▶ **Exercise prompt**
The following data is to be repeated exactly, its pictures excluded.

▶ **Data extract**
——————————
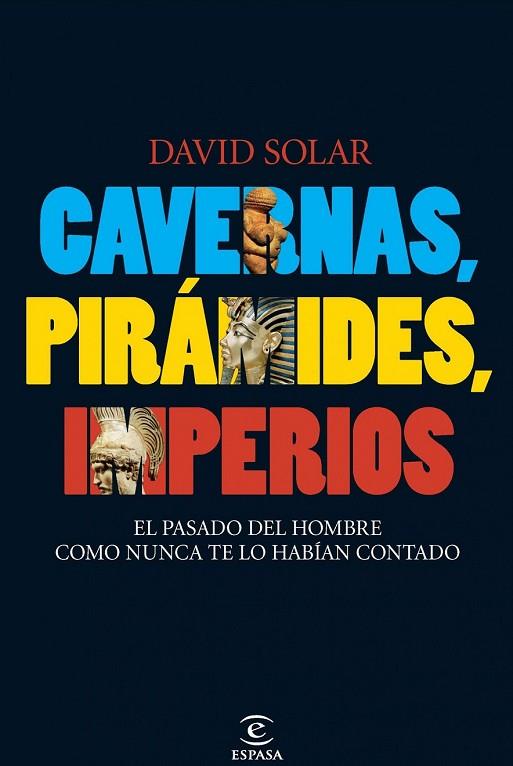 CAVERNAS PIRAMIDES IMPERIOS | 9788467033151 | SOLAR, DAVID | Llibreria L'Odissea - Libreria Online de Vilafranca del Penedès - Comprar libros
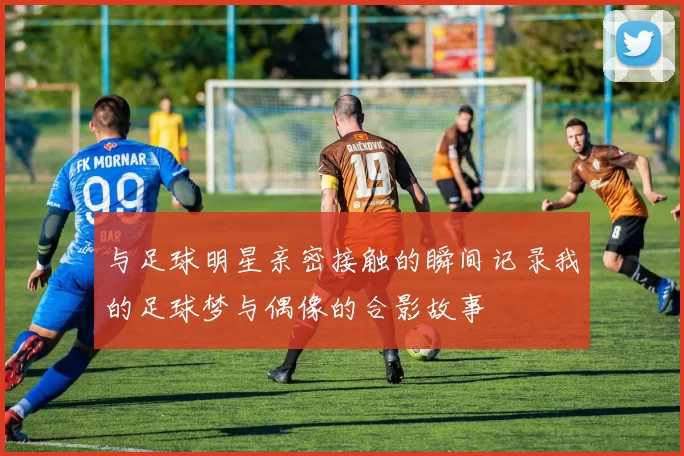 与足球明星亲密接触的瞬间记录我的足球梦与偶像的合影故事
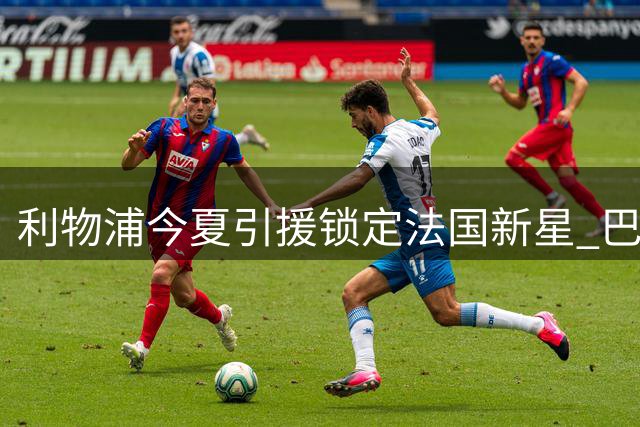 利物浦今夏引援锁定法国新星 巴尔科拉转会谈判即将开启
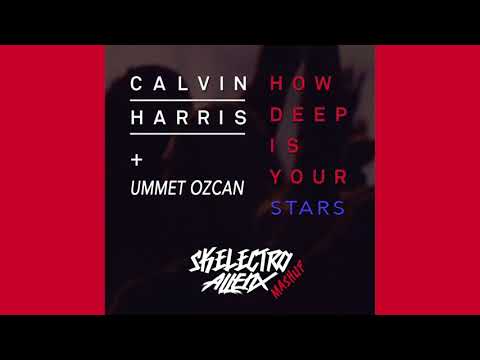 Calvin Harris vs Ummet Ozcan - How Deep ls Your Stars (Skelectro & Allenx Mashup)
——————————
▶ **Output of the exercise**
 CAVERNAS PIRAMIDES IMPERIOS | 9788467033151 | SOLAR, DAVID | Llibreria L'Odissea - Libreria Online de Vilafranca del Penedès - Comprar libros
 与足球明星亲密接触的瞬间记录我的足球梦与偶像的合影故事
 利物浦今夏引援锁定法国新星 巴尔科拉转会谈判即将开启
 Calvin Harris vs Ummet Ozcan - How Deep ls Your Stars (Skelectro & Allenx Mashup)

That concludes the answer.